Programma per il Corso di Base.

Il Corso di Base comprende il programma del Fast Combat, ampliato ed approfondito, con in aggiunta:

apprendimento degli altri colpi compresi nel sistema;
metodologia per la selezione delle 10 tecniche più adatte per ognuno;
tecniche di parata;
liberazione da prese al corpo e agli arti;
prese, atterramenti e strangolamenti;
combinazioni avanzate, con il completo repertorio delle tecniche;
come cadere senza farsi male;
come difendersi e reagire quando si è a terra;


Corsi specialistici.
Corsi specializzati su argomenti specifici, molti dei quali di carattere professionale (per forze dell'ordine, guardie private e personale militare).


  • Tecniche di immobilizzazione e neutralizzazione (per tutti).
  • Tecniche per il trattamento di soggetti non collaborativi (per forze dell'ordine e militari).
  • Tecniche di ritenzione dell'arma (per forze dell'ordine e militari).
  • Tecniche di controllo, perquisizione e ammanettamento sicuri (per forze dell'ordine e militari).
  • Tecniche di difesa contro armi da impatto (per tutti).
  • Tecniche difesa e disarmo contro armi bianche (per tutti); 
  • Tecniche di disarmo per armi corte (per tutti);
  • Tecniche di difesa e disarmo contro armi lunghe (per forze dell'ordine e militari);
  • Tecniche di attacco, difesa e immobilizzazione con bastone corto (manganelli, distanziatori, bastoni telescopici, ecc.) (per forze dell'ordine e militari).
  • Tecniche di Yawara e Kubotan (per tutti).
  • Spray tattico al capsicum (tipologia, legislazione, uso corretto e tattiche d'impiego). New!(per tutti).

Novembre: iniziano i corsi di Gutter fighting.


Il prossimo novembre inizieremo i corsi di autodifesa fisica con il Sistema di Fairbairn, conosciuto anche come Gutterfighting o Silent Killing.

Il  Metodo si basa sulle tecniche di close-combat militare sviluppate dagli Alleati durante la Seconda Guerra Mondiale. Le due figure principali nello sviluppo di queste "tecniche Commando" erano l'inglese W.E. Fairbairn e lo statunitense Rex Apllegate.
Tutte le loro tecniche sono state studiate per essere semplici, brutalmente efficace e veloci da imparare e padroneggiare.
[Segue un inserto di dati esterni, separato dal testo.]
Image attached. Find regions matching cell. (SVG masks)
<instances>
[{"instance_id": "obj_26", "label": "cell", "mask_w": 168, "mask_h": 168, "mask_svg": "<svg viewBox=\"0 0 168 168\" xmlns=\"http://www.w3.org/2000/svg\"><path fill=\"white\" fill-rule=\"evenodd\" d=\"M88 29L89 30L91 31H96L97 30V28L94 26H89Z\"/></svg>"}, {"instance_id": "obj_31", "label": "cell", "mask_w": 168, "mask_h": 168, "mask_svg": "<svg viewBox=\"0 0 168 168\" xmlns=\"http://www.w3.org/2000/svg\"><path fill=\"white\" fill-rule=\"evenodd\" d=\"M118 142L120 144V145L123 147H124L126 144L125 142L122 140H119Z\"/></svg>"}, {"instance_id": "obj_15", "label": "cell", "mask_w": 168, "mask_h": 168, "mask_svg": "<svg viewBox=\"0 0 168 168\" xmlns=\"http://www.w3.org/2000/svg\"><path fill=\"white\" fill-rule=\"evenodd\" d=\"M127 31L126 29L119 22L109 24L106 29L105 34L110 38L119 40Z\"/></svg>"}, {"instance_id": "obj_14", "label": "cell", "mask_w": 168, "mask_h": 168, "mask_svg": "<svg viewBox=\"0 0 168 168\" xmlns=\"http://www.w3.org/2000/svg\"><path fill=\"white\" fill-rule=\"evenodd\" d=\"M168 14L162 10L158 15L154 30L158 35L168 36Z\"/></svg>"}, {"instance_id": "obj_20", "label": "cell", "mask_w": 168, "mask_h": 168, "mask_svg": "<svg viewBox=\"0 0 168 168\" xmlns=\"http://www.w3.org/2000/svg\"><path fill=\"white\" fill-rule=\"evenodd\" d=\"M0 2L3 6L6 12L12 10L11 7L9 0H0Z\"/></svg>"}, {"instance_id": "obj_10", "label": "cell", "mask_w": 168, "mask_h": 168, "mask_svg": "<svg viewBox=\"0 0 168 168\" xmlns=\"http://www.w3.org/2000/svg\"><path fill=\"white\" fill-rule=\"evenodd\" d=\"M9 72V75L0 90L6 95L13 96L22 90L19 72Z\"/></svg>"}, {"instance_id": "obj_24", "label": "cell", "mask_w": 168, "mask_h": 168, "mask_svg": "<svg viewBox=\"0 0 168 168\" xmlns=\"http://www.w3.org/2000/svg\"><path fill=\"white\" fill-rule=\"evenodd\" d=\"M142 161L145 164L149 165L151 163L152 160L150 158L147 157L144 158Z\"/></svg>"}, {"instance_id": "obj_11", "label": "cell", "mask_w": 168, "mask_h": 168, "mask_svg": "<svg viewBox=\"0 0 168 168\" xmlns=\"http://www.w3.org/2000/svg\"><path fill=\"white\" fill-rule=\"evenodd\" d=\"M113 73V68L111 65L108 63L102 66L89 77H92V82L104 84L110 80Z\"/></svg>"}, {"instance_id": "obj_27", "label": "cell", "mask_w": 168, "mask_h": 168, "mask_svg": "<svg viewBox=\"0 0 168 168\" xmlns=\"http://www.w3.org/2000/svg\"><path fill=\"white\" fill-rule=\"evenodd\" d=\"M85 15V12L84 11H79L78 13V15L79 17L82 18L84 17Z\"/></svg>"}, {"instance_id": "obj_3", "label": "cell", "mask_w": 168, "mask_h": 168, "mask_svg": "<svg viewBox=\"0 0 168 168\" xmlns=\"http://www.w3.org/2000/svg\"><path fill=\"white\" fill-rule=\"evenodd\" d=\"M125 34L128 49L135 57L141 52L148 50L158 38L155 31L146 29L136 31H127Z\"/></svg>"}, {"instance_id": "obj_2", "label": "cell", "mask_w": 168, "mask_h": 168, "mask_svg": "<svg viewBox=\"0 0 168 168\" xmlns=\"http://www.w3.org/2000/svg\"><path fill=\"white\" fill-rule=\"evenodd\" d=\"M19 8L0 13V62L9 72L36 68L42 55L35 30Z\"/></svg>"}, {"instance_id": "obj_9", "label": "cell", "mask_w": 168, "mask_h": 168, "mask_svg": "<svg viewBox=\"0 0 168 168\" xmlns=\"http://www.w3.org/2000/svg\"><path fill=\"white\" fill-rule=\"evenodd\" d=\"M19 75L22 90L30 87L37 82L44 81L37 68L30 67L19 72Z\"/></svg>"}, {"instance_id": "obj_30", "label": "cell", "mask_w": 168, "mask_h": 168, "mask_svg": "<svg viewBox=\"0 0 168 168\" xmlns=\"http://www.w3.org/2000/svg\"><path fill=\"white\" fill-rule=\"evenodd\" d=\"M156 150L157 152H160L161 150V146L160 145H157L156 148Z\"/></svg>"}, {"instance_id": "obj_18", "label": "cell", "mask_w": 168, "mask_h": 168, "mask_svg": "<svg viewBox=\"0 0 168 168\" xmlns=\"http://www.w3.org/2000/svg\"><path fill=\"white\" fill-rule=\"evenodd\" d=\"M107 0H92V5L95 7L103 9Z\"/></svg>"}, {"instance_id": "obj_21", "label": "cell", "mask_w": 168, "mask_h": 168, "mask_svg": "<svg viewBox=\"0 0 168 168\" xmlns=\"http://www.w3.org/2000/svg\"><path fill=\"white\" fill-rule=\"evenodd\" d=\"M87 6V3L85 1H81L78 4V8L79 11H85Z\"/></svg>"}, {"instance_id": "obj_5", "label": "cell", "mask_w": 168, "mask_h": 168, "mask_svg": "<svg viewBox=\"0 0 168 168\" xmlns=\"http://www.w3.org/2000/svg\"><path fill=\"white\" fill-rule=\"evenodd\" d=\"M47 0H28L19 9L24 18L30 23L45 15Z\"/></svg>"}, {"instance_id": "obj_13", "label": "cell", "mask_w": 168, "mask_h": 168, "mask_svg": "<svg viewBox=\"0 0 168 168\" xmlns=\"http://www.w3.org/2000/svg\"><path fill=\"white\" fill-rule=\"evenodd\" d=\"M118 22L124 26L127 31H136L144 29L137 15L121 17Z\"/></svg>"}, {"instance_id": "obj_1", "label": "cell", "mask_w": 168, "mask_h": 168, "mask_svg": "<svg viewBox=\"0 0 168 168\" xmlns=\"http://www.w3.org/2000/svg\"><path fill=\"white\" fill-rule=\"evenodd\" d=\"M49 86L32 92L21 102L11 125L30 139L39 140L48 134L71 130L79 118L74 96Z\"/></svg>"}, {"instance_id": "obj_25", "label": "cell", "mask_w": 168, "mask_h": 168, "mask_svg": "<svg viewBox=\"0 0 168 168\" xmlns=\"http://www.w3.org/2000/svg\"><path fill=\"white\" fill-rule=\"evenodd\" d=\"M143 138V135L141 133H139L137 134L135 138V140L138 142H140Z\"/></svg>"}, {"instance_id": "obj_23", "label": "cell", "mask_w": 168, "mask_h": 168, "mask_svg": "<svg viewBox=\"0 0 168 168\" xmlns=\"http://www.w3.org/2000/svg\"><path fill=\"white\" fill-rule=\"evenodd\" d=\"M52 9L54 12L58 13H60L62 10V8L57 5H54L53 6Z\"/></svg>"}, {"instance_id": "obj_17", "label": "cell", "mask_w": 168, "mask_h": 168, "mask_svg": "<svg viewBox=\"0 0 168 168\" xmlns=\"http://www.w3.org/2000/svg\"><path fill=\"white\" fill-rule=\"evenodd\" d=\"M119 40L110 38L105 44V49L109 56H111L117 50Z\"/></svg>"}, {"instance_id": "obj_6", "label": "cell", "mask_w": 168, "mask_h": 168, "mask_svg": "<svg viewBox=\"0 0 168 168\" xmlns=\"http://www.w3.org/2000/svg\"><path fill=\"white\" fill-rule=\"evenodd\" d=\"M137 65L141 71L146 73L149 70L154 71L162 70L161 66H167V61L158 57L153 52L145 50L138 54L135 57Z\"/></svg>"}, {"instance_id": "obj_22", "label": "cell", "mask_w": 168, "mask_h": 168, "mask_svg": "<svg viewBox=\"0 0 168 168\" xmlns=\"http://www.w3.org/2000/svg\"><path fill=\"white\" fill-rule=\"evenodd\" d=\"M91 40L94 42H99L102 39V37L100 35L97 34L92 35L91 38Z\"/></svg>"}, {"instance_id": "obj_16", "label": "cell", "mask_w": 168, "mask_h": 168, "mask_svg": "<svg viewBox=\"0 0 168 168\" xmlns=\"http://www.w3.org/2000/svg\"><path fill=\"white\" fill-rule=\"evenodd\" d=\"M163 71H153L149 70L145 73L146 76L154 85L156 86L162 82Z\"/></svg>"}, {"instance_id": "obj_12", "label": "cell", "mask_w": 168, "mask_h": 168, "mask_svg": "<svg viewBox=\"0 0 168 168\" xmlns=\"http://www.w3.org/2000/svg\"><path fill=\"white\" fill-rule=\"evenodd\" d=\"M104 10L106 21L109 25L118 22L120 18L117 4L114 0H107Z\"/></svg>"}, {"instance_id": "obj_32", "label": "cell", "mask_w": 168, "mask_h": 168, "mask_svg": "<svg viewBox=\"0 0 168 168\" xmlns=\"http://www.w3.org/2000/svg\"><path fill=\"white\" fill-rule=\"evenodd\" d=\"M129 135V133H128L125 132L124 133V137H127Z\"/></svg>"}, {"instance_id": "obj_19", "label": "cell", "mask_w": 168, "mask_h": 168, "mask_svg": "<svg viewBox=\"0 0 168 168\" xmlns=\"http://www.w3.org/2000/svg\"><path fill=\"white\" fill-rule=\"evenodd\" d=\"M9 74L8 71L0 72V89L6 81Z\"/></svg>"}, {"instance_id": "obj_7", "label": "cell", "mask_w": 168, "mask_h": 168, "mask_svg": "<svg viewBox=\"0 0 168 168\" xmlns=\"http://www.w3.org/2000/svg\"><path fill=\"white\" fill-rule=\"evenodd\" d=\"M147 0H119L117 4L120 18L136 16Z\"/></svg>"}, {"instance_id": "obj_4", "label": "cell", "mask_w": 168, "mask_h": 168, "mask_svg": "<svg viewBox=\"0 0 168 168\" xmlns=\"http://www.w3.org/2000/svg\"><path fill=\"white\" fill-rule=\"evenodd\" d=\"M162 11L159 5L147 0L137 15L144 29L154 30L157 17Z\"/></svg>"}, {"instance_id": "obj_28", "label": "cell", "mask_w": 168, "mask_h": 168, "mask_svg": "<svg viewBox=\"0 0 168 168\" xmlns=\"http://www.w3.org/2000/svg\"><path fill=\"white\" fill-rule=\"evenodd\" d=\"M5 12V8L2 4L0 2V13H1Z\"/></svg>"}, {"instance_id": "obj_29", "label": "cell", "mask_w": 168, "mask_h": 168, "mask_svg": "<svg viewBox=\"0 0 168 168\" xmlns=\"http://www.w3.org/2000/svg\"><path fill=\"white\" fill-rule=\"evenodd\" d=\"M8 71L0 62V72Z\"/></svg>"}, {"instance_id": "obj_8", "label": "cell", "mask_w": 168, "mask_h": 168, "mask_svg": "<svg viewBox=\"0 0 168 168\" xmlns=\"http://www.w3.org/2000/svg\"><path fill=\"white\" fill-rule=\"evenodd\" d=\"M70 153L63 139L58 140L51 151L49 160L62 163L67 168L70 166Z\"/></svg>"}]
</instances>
Dovevano, inoltre, essere facili da ricordare ed eseguire quando ci si trovava in condizioni estreme, dove si lottava letteralmente per la vita o la morte.
L'efficacia di questo sistema è diventata leggendaria e le sue tecniche istintive permettono di difendersi con efficacia anche se anziani, gracili o fuori forma e sono particolarmente indicate per l'autodifesa femminile.
Si pensi che uno dei principali istruttori e promotori di questo metodo è un cieco (il sig. John Kary, della scuola "American Combatives" di Seattle che ha perso la vista nella guerra del Vietnam).
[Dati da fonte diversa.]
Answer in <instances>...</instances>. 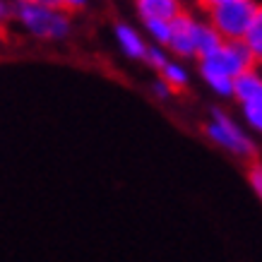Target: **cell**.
Segmentation results:
<instances>
[{
	"instance_id": "obj_1",
	"label": "cell",
	"mask_w": 262,
	"mask_h": 262,
	"mask_svg": "<svg viewBox=\"0 0 262 262\" xmlns=\"http://www.w3.org/2000/svg\"><path fill=\"white\" fill-rule=\"evenodd\" d=\"M255 56L246 41H224L214 53L200 58V75L219 96H233L236 77L255 68Z\"/></svg>"
},
{
	"instance_id": "obj_2",
	"label": "cell",
	"mask_w": 262,
	"mask_h": 262,
	"mask_svg": "<svg viewBox=\"0 0 262 262\" xmlns=\"http://www.w3.org/2000/svg\"><path fill=\"white\" fill-rule=\"evenodd\" d=\"M12 22L41 41H63L72 29L68 10L36 0H12Z\"/></svg>"
},
{
	"instance_id": "obj_3",
	"label": "cell",
	"mask_w": 262,
	"mask_h": 262,
	"mask_svg": "<svg viewBox=\"0 0 262 262\" xmlns=\"http://www.w3.org/2000/svg\"><path fill=\"white\" fill-rule=\"evenodd\" d=\"M257 10H260V5L255 0H229V3H222L207 12H209L212 27L222 34L224 41H243Z\"/></svg>"
},
{
	"instance_id": "obj_4",
	"label": "cell",
	"mask_w": 262,
	"mask_h": 262,
	"mask_svg": "<svg viewBox=\"0 0 262 262\" xmlns=\"http://www.w3.org/2000/svg\"><path fill=\"white\" fill-rule=\"evenodd\" d=\"M205 133L216 147L226 149L233 157H241V159H253L255 157V142L250 140V135L231 116H226L219 108L212 111V118L207 123Z\"/></svg>"
},
{
	"instance_id": "obj_5",
	"label": "cell",
	"mask_w": 262,
	"mask_h": 262,
	"mask_svg": "<svg viewBox=\"0 0 262 262\" xmlns=\"http://www.w3.org/2000/svg\"><path fill=\"white\" fill-rule=\"evenodd\" d=\"M171 24H173V29H171V41L166 48L176 58H198V46H195L198 17L181 12Z\"/></svg>"
},
{
	"instance_id": "obj_6",
	"label": "cell",
	"mask_w": 262,
	"mask_h": 262,
	"mask_svg": "<svg viewBox=\"0 0 262 262\" xmlns=\"http://www.w3.org/2000/svg\"><path fill=\"white\" fill-rule=\"evenodd\" d=\"M135 10L142 22H147V19L173 22L183 12V3L181 0H135Z\"/></svg>"
},
{
	"instance_id": "obj_7",
	"label": "cell",
	"mask_w": 262,
	"mask_h": 262,
	"mask_svg": "<svg viewBox=\"0 0 262 262\" xmlns=\"http://www.w3.org/2000/svg\"><path fill=\"white\" fill-rule=\"evenodd\" d=\"M113 34H116V43H118V48L125 53L127 58H133V60H144L149 43L144 41V36L137 32L135 27L120 22V24H116Z\"/></svg>"
},
{
	"instance_id": "obj_8",
	"label": "cell",
	"mask_w": 262,
	"mask_h": 262,
	"mask_svg": "<svg viewBox=\"0 0 262 262\" xmlns=\"http://www.w3.org/2000/svg\"><path fill=\"white\" fill-rule=\"evenodd\" d=\"M233 96H236V101L241 106H246V103H262V72L250 68L243 75H238L236 84H233Z\"/></svg>"
},
{
	"instance_id": "obj_9",
	"label": "cell",
	"mask_w": 262,
	"mask_h": 262,
	"mask_svg": "<svg viewBox=\"0 0 262 262\" xmlns=\"http://www.w3.org/2000/svg\"><path fill=\"white\" fill-rule=\"evenodd\" d=\"M222 43H224L222 34H219L214 27H212V22H209V19H207V22L198 19V34H195L198 58H205V56H209V53H214V51L222 46Z\"/></svg>"
},
{
	"instance_id": "obj_10",
	"label": "cell",
	"mask_w": 262,
	"mask_h": 262,
	"mask_svg": "<svg viewBox=\"0 0 262 262\" xmlns=\"http://www.w3.org/2000/svg\"><path fill=\"white\" fill-rule=\"evenodd\" d=\"M159 77L161 80H166L171 87H173V92H178V89H185L188 87V82H190V75H188V70L183 68L178 60H168L164 68L159 70Z\"/></svg>"
},
{
	"instance_id": "obj_11",
	"label": "cell",
	"mask_w": 262,
	"mask_h": 262,
	"mask_svg": "<svg viewBox=\"0 0 262 262\" xmlns=\"http://www.w3.org/2000/svg\"><path fill=\"white\" fill-rule=\"evenodd\" d=\"M248 43V48L253 51V56L257 63H262V5L260 10H257V15H255L253 24H250V29H248L246 39H243Z\"/></svg>"
},
{
	"instance_id": "obj_12",
	"label": "cell",
	"mask_w": 262,
	"mask_h": 262,
	"mask_svg": "<svg viewBox=\"0 0 262 262\" xmlns=\"http://www.w3.org/2000/svg\"><path fill=\"white\" fill-rule=\"evenodd\" d=\"M144 24V29L149 34V39L157 43V46H168V41H171V29H173V24L166 22V19H147Z\"/></svg>"
},
{
	"instance_id": "obj_13",
	"label": "cell",
	"mask_w": 262,
	"mask_h": 262,
	"mask_svg": "<svg viewBox=\"0 0 262 262\" xmlns=\"http://www.w3.org/2000/svg\"><path fill=\"white\" fill-rule=\"evenodd\" d=\"M241 111H243L248 127L262 135V103H246V106H241Z\"/></svg>"
},
{
	"instance_id": "obj_14",
	"label": "cell",
	"mask_w": 262,
	"mask_h": 262,
	"mask_svg": "<svg viewBox=\"0 0 262 262\" xmlns=\"http://www.w3.org/2000/svg\"><path fill=\"white\" fill-rule=\"evenodd\" d=\"M171 58H168V53H166V46H149L147 48V56H144V63L149 65V68H154V70H161L164 65L168 63Z\"/></svg>"
},
{
	"instance_id": "obj_15",
	"label": "cell",
	"mask_w": 262,
	"mask_h": 262,
	"mask_svg": "<svg viewBox=\"0 0 262 262\" xmlns=\"http://www.w3.org/2000/svg\"><path fill=\"white\" fill-rule=\"evenodd\" d=\"M248 183H250L255 195L262 200V164L260 161L250 164V168H248Z\"/></svg>"
},
{
	"instance_id": "obj_16",
	"label": "cell",
	"mask_w": 262,
	"mask_h": 262,
	"mask_svg": "<svg viewBox=\"0 0 262 262\" xmlns=\"http://www.w3.org/2000/svg\"><path fill=\"white\" fill-rule=\"evenodd\" d=\"M151 94L157 96V99H161V101H166L168 96L173 94V87H171L166 80H161V77H159V80L151 82Z\"/></svg>"
},
{
	"instance_id": "obj_17",
	"label": "cell",
	"mask_w": 262,
	"mask_h": 262,
	"mask_svg": "<svg viewBox=\"0 0 262 262\" xmlns=\"http://www.w3.org/2000/svg\"><path fill=\"white\" fill-rule=\"evenodd\" d=\"M58 5L65 8L68 12H75V10H82L89 5V0H58Z\"/></svg>"
},
{
	"instance_id": "obj_18",
	"label": "cell",
	"mask_w": 262,
	"mask_h": 262,
	"mask_svg": "<svg viewBox=\"0 0 262 262\" xmlns=\"http://www.w3.org/2000/svg\"><path fill=\"white\" fill-rule=\"evenodd\" d=\"M198 3L205 10H212V8H216V5H222V3H229V0H198Z\"/></svg>"
},
{
	"instance_id": "obj_19",
	"label": "cell",
	"mask_w": 262,
	"mask_h": 262,
	"mask_svg": "<svg viewBox=\"0 0 262 262\" xmlns=\"http://www.w3.org/2000/svg\"><path fill=\"white\" fill-rule=\"evenodd\" d=\"M36 3H43V5H58V0H36Z\"/></svg>"
},
{
	"instance_id": "obj_20",
	"label": "cell",
	"mask_w": 262,
	"mask_h": 262,
	"mask_svg": "<svg viewBox=\"0 0 262 262\" xmlns=\"http://www.w3.org/2000/svg\"><path fill=\"white\" fill-rule=\"evenodd\" d=\"M3 29H5V22L0 19V36H3Z\"/></svg>"
}]
</instances>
Il Metodo è stato aggiornato ed adattato per soddisfare le esigenze, le situazioni e circostanze della moderna società urbana ed ha una percentuale di successi senza paragoni.
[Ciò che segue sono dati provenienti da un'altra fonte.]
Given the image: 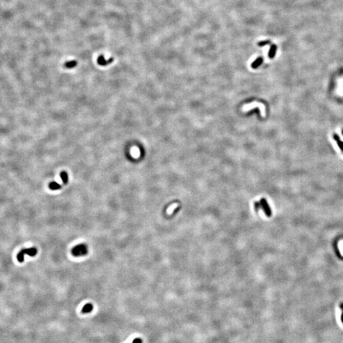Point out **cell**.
Listing matches in <instances>:
<instances>
[{
  "label": "cell",
  "instance_id": "6da1fadb",
  "mask_svg": "<svg viewBox=\"0 0 343 343\" xmlns=\"http://www.w3.org/2000/svg\"><path fill=\"white\" fill-rule=\"evenodd\" d=\"M71 253L74 257L85 256L88 253V248L85 244H80L73 248Z\"/></svg>",
  "mask_w": 343,
  "mask_h": 343
},
{
  "label": "cell",
  "instance_id": "7a4b0ae2",
  "mask_svg": "<svg viewBox=\"0 0 343 343\" xmlns=\"http://www.w3.org/2000/svg\"><path fill=\"white\" fill-rule=\"evenodd\" d=\"M37 254V249L36 248H30V249H26L21 250L17 255V260L19 262L22 263L24 261V255L27 254L29 256L33 257Z\"/></svg>",
  "mask_w": 343,
  "mask_h": 343
},
{
  "label": "cell",
  "instance_id": "3957f363",
  "mask_svg": "<svg viewBox=\"0 0 343 343\" xmlns=\"http://www.w3.org/2000/svg\"><path fill=\"white\" fill-rule=\"evenodd\" d=\"M260 203L261 205V209H263V210L265 212V214L267 215V217H271L272 215V210H271V208L269 207V206L267 203V202L266 201V200L265 198H262L260 201Z\"/></svg>",
  "mask_w": 343,
  "mask_h": 343
},
{
  "label": "cell",
  "instance_id": "277c9868",
  "mask_svg": "<svg viewBox=\"0 0 343 343\" xmlns=\"http://www.w3.org/2000/svg\"><path fill=\"white\" fill-rule=\"evenodd\" d=\"M113 62V58H110L109 59L106 60L105 57H104V55H100V56H99V57L97 58V63L100 66H106L107 65L110 64L111 63H112Z\"/></svg>",
  "mask_w": 343,
  "mask_h": 343
},
{
  "label": "cell",
  "instance_id": "5b68a950",
  "mask_svg": "<svg viewBox=\"0 0 343 343\" xmlns=\"http://www.w3.org/2000/svg\"><path fill=\"white\" fill-rule=\"evenodd\" d=\"M93 308V306L91 303H87L83 307L82 309H81V313H83V314H87V313H90L92 311Z\"/></svg>",
  "mask_w": 343,
  "mask_h": 343
},
{
  "label": "cell",
  "instance_id": "8992f818",
  "mask_svg": "<svg viewBox=\"0 0 343 343\" xmlns=\"http://www.w3.org/2000/svg\"><path fill=\"white\" fill-rule=\"evenodd\" d=\"M333 138H334V139L337 142V144L338 146L339 147V148L342 150V151H343V142L340 139L339 136L338 134H336V133H334V135H333Z\"/></svg>",
  "mask_w": 343,
  "mask_h": 343
},
{
  "label": "cell",
  "instance_id": "52a82bcc",
  "mask_svg": "<svg viewBox=\"0 0 343 343\" xmlns=\"http://www.w3.org/2000/svg\"><path fill=\"white\" fill-rule=\"evenodd\" d=\"M77 64L78 63H77L76 60L67 61L64 64V67L67 68V69H72V68H74V67H76Z\"/></svg>",
  "mask_w": 343,
  "mask_h": 343
},
{
  "label": "cell",
  "instance_id": "ba28073f",
  "mask_svg": "<svg viewBox=\"0 0 343 343\" xmlns=\"http://www.w3.org/2000/svg\"><path fill=\"white\" fill-rule=\"evenodd\" d=\"M49 188L52 190H58L61 188V185L57 182H51L49 184Z\"/></svg>",
  "mask_w": 343,
  "mask_h": 343
},
{
  "label": "cell",
  "instance_id": "9c48e42d",
  "mask_svg": "<svg viewBox=\"0 0 343 343\" xmlns=\"http://www.w3.org/2000/svg\"><path fill=\"white\" fill-rule=\"evenodd\" d=\"M263 62V58L259 57V58H257V59L256 60H255L252 64L251 66H252V67L254 68V69H256V68H257L258 67H259L261 64H262Z\"/></svg>",
  "mask_w": 343,
  "mask_h": 343
},
{
  "label": "cell",
  "instance_id": "30bf717a",
  "mask_svg": "<svg viewBox=\"0 0 343 343\" xmlns=\"http://www.w3.org/2000/svg\"><path fill=\"white\" fill-rule=\"evenodd\" d=\"M60 177L64 184H66L68 182V175L66 171L60 172Z\"/></svg>",
  "mask_w": 343,
  "mask_h": 343
},
{
  "label": "cell",
  "instance_id": "8fae6325",
  "mask_svg": "<svg viewBox=\"0 0 343 343\" xmlns=\"http://www.w3.org/2000/svg\"><path fill=\"white\" fill-rule=\"evenodd\" d=\"M276 46L275 45H273L272 46V47H271L270 50L269 52V58H272L274 57V55H275V53H276Z\"/></svg>",
  "mask_w": 343,
  "mask_h": 343
},
{
  "label": "cell",
  "instance_id": "7c38bea8",
  "mask_svg": "<svg viewBox=\"0 0 343 343\" xmlns=\"http://www.w3.org/2000/svg\"><path fill=\"white\" fill-rule=\"evenodd\" d=\"M254 207H255V209H256V211L259 210V209L261 208V205L260 202H255Z\"/></svg>",
  "mask_w": 343,
  "mask_h": 343
},
{
  "label": "cell",
  "instance_id": "4fadbf2b",
  "mask_svg": "<svg viewBox=\"0 0 343 343\" xmlns=\"http://www.w3.org/2000/svg\"><path fill=\"white\" fill-rule=\"evenodd\" d=\"M269 41H261L259 42V43H258V45L259 46V47H263L265 45L267 44H269Z\"/></svg>",
  "mask_w": 343,
  "mask_h": 343
},
{
  "label": "cell",
  "instance_id": "5bb4252c",
  "mask_svg": "<svg viewBox=\"0 0 343 343\" xmlns=\"http://www.w3.org/2000/svg\"><path fill=\"white\" fill-rule=\"evenodd\" d=\"M142 341L141 339L140 338H135V339H133V341L132 342V343H142Z\"/></svg>",
  "mask_w": 343,
  "mask_h": 343
},
{
  "label": "cell",
  "instance_id": "9a60e30c",
  "mask_svg": "<svg viewBox=\"0 0 343 343\" xmlns=\"http://www.w3.org/2000/svg\"><path fill=\"white\" fill-rule=\"evenodd\" d=\"M342 314H341V321H342V323H343V309H342Z\"/></svg>",
  "mask_w": 343,
  "mask_h": 343
},
{
  "label": "cell",
  "instance_id": "2e32d148",
  "mask_svg": "<svg viewBox=\"0 0 343 343\" xmlns=\"http://www.w3.org/2000/svg\"><path fill=\"white\" fill-rule=\"evenodd\" d=\"M342 135H343V129L342 130Z\"/></svg>",
  "mask_w": 343,
  "mask_h": 343
}]
</instances>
Il Gutter fighting è stato progettato in primo luogo, in tutto ed esclusivamente per la sopravvivenza in casi di pericolo estremo, dove è in gioco la propria integrità fisica o la propria vita.  Non è uno sport e non è fitness, inoltre non ha nessuna finalità educativa, morale o "filosofica".
Le sue tecniche  non sono appariscenti, o graziose perchè sono progettate solamente per "demolire" un aggressore nel modo più semplice e più rapido possibile. Per questo motivo, il metodo dev'essere utilizzato solo per i casi estremi di legittima difesa, di se stessi o dei propri cari.

I corsi si svolgeranno esclusivamente in forma di Lezioni Private, per singoli o per gruppi composti al massimo da 10 persone.